WORK TASK |
From the line containing "emperador, plano de" through the last line of the material, copy every line exactly, both ends inclusive; do not copy pictures.

──────────

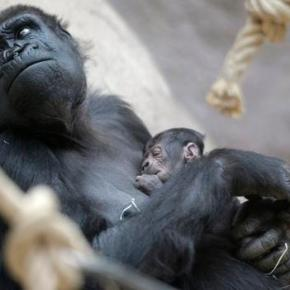 Gorilla gives birth unexpectedly at Prague zoo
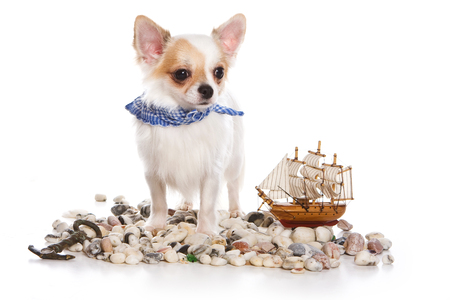 pez vela: Cute Chihuahua dog puppy, stones and ship (isolated on white) Foto de archivo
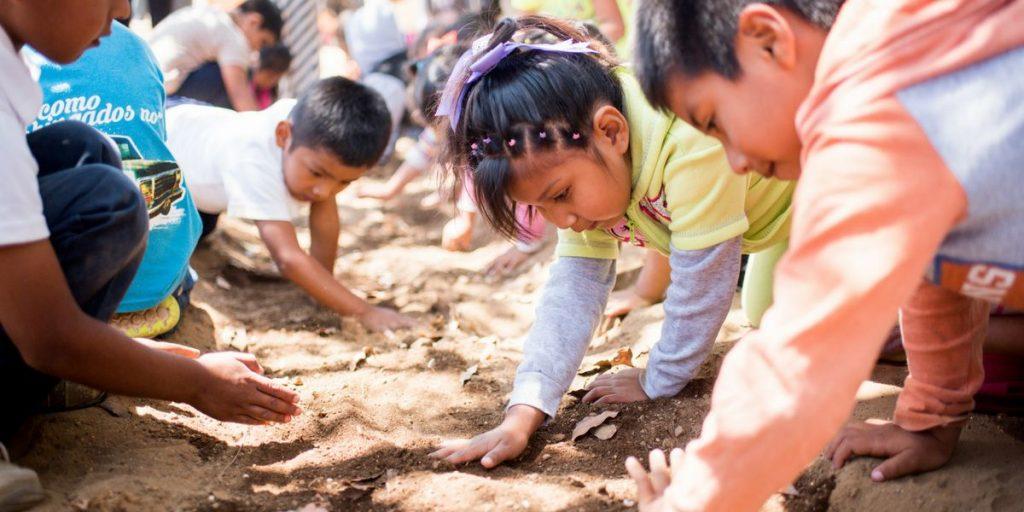 Todos Santos garden planting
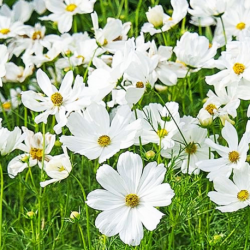 Cosmos Cantale White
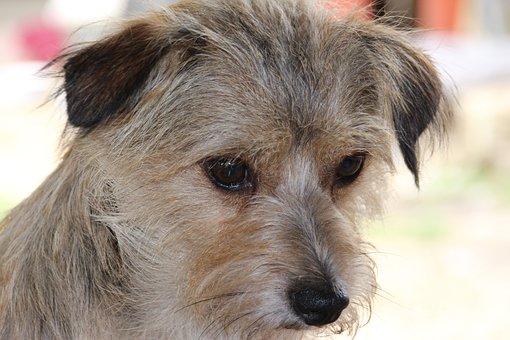 Dog, Sad, Eyes, Dog Eyes, Animal Welfare, Expose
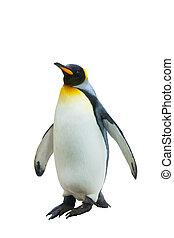 emperador, plano de fondo, aislado, penguins., blanco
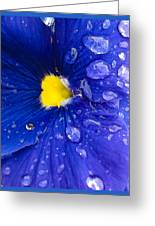Just Watered Greeting Card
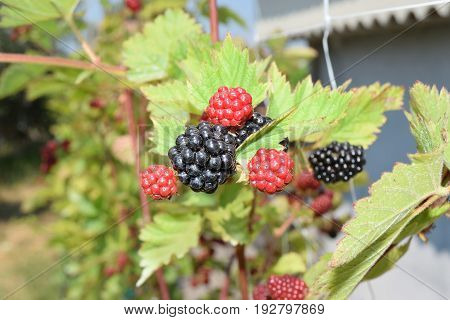 Blackberries Not Yet Ripe On The Plant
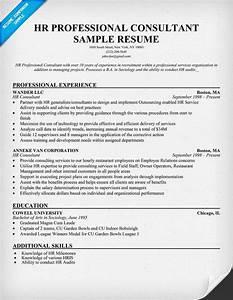 hr professional consultant resume resumecompanioncom With professional resume consultant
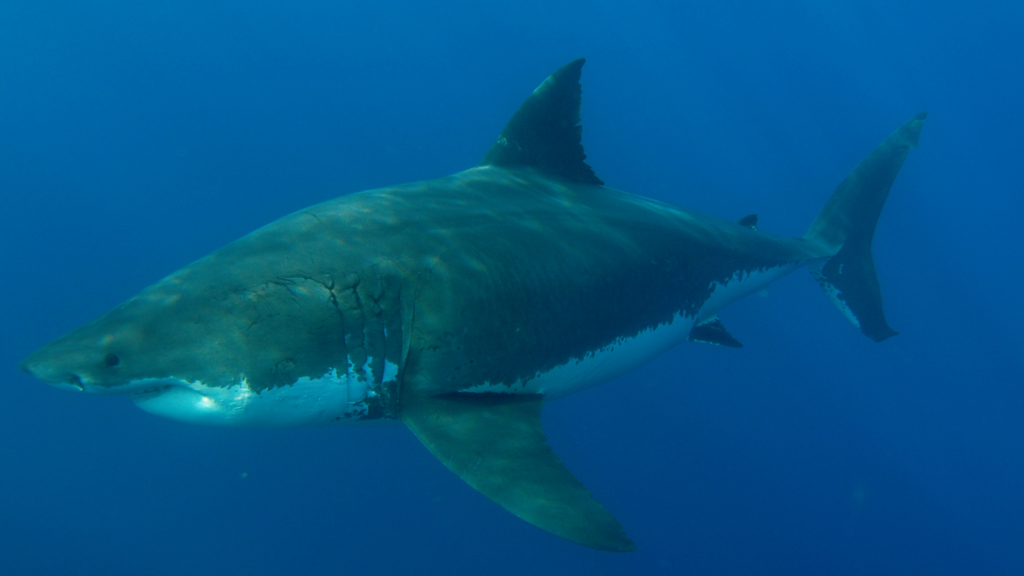 Great White Shark Reproduction   Why Female Great White Sharks Avoid Males For Months On End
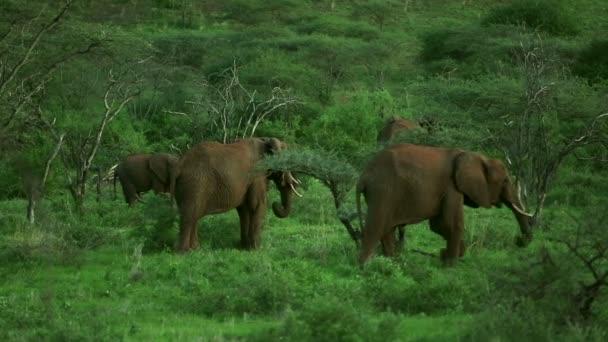 mandria di elefanti africani in erba savana alimentazione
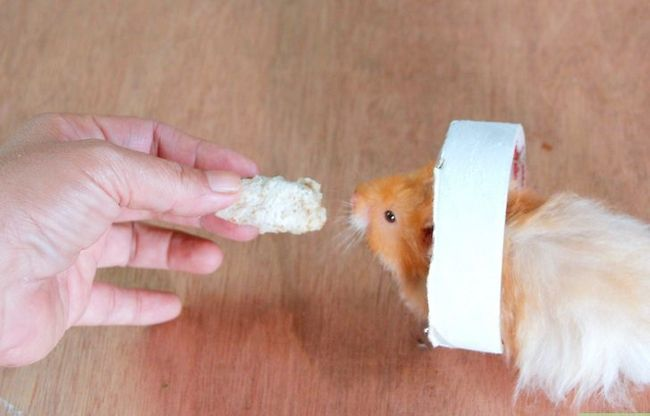 Titel afbeelding Teach a Hamster Tricks Step 10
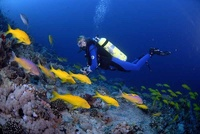 BOGOF diving offers in the Red Sea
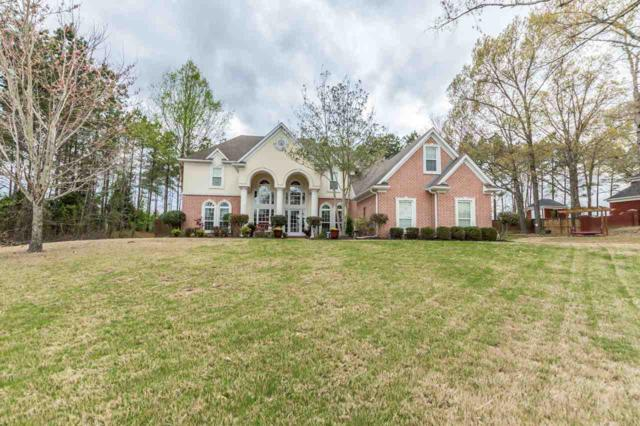 5039 Meadow Pointe Dr, Southaven, MS 38672 (#10023988) :: The Wallace Team - RE/MAX On Point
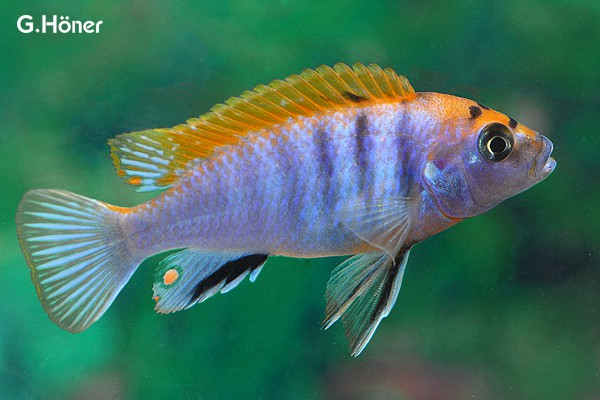 Labidochromis sp. hongi - Labidochromis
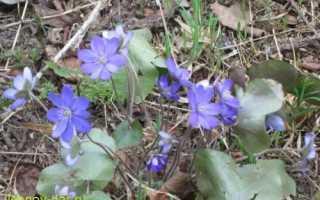 Цветок печеночница обыкновенная и благородная: растение на фото
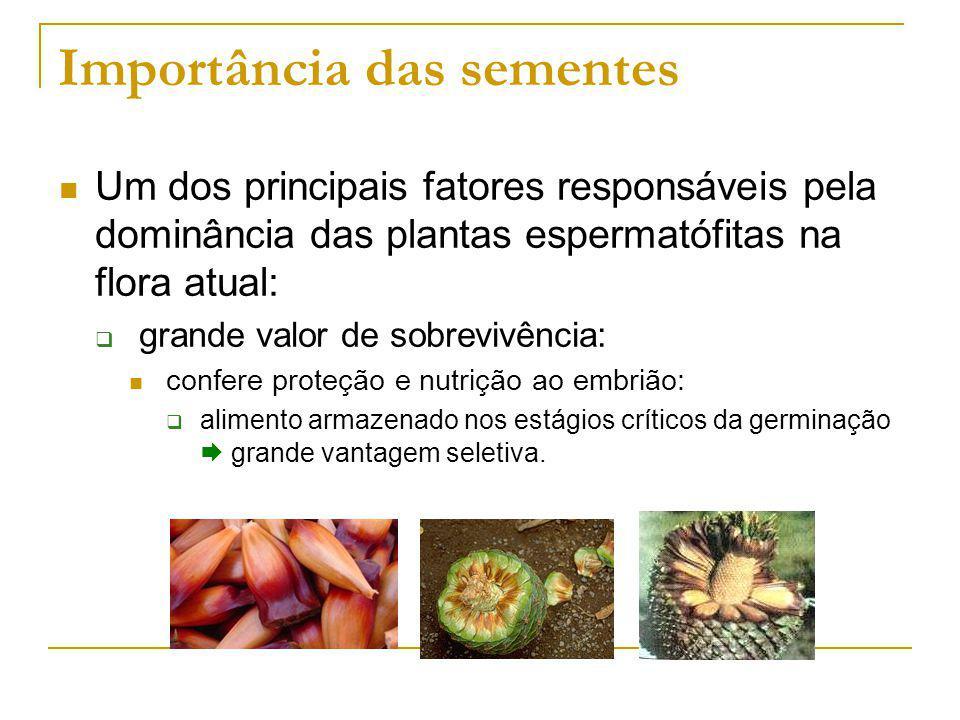 Importância das sementes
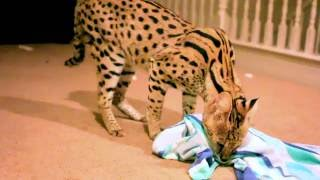 Serval Cat Playing By Himself! FUNNY and CUTE!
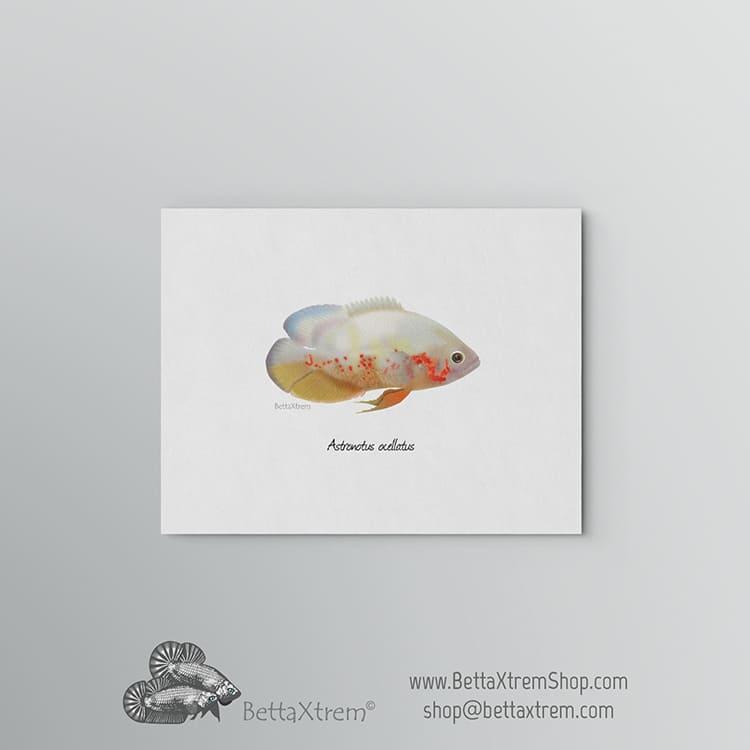 Lámina Astronotus ocellatus albino 2
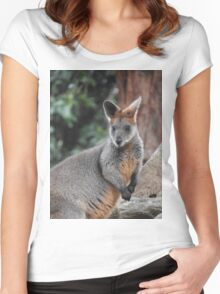 Red-necked wallaby Women's Fitted Scoop T-Shirt
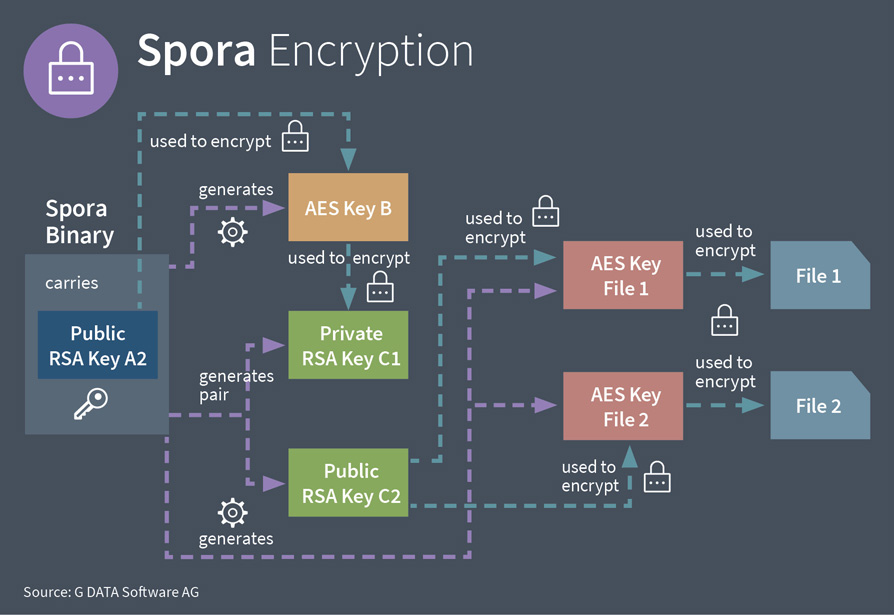 G DATA info graphic of encryption steps Spora takes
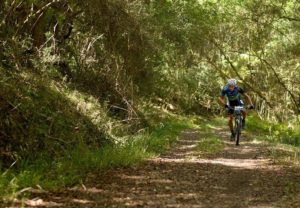 A rider moving through a wide track forest section in stage three of the Cape Pioneer Trek. Photo: Carli Smith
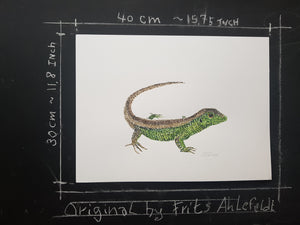 Original Sand Lizard watercolor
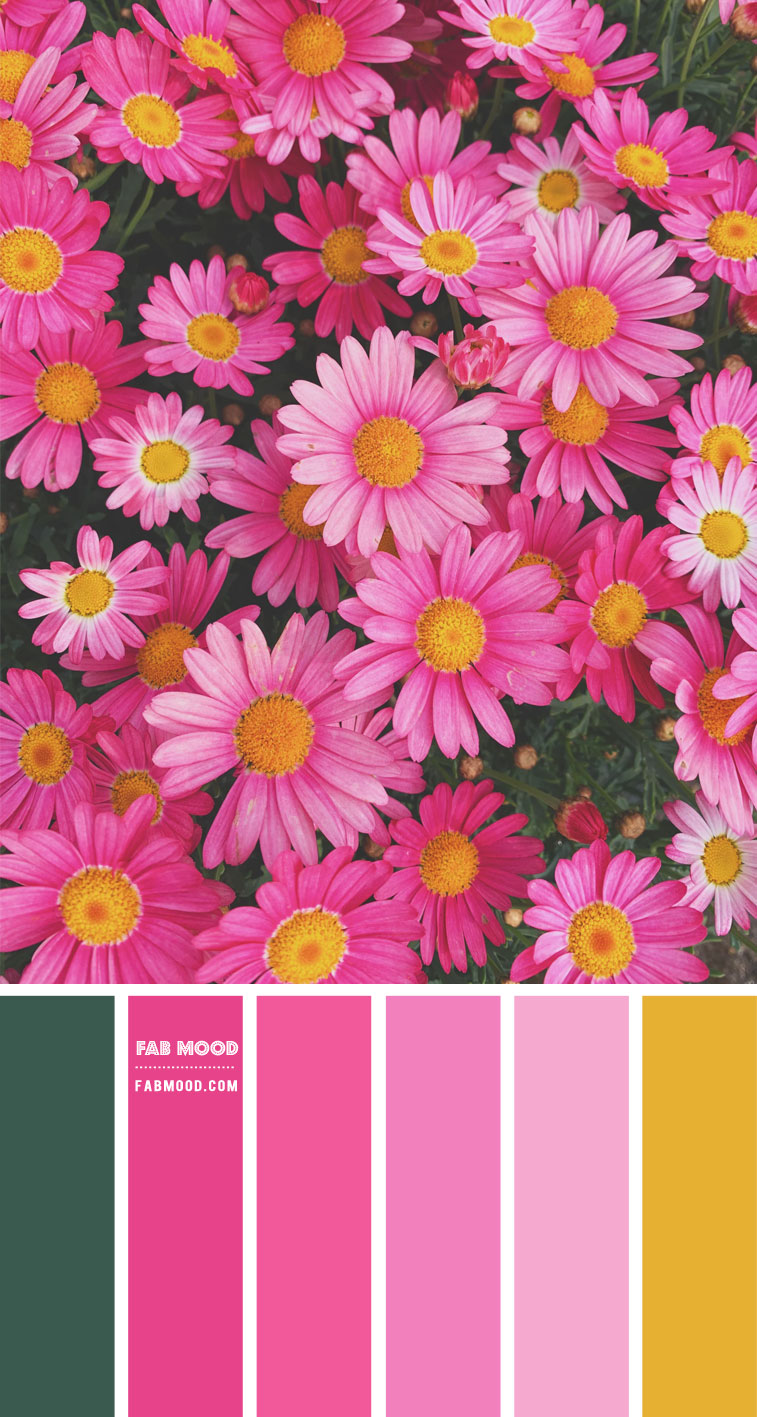 bright pink, bright pink and mustard yellow, bright pink and mustard color palette, bright pink color combination , hot pink and yellow color scheme, pink and yellow color scheme #color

──────────

RESPONSE |
 emperador, plano de fondo, aislado, penguins., blanco
Just Watered Greeting Card
 Blackberries Not Yet Ripe On The Plant
 hr professional consultant resume resumecompanioncom With professional resume consultant
 Great White Shark Reproduction   Why Female Great White Sharks Avoid Males For Months On End
 mandria di elefanti africani in erba savana alimentazione
 Titel afbeelding Teach a Hamster Tricks Step 10
 BOGOF diving offers in the Red Sea
 5039 Meadow Pointe Dr, Southaven, MS 38672 (#10023988) :: The Wallace Team - RE/MAX On Point
 Labidochromis sp. hongi - Labidochromis
 Цветок печеночница обыкновенная и благородная: растение на фото
 Importância das sementes
 Serval Cat Playing By Himself! FUNNY and CUTE!
 Lámina Astronotus ocellatus albino 2
 Red-necked wallaby Women's Fitted Scoop T-Shirt
 G DATA info graphic of encryption steps Spora takes
 A rider moving through a wide track forest section in stage three of the Cape Pioneer Trek. Photo: Carli Smith
 Original Sand Lizard watercolor
 bright pink, bright pink and mustard yellow, bright pink and mustard color palette, bright pink color combination , hot pink and yellow color scheme, pink and yellow color scheme #color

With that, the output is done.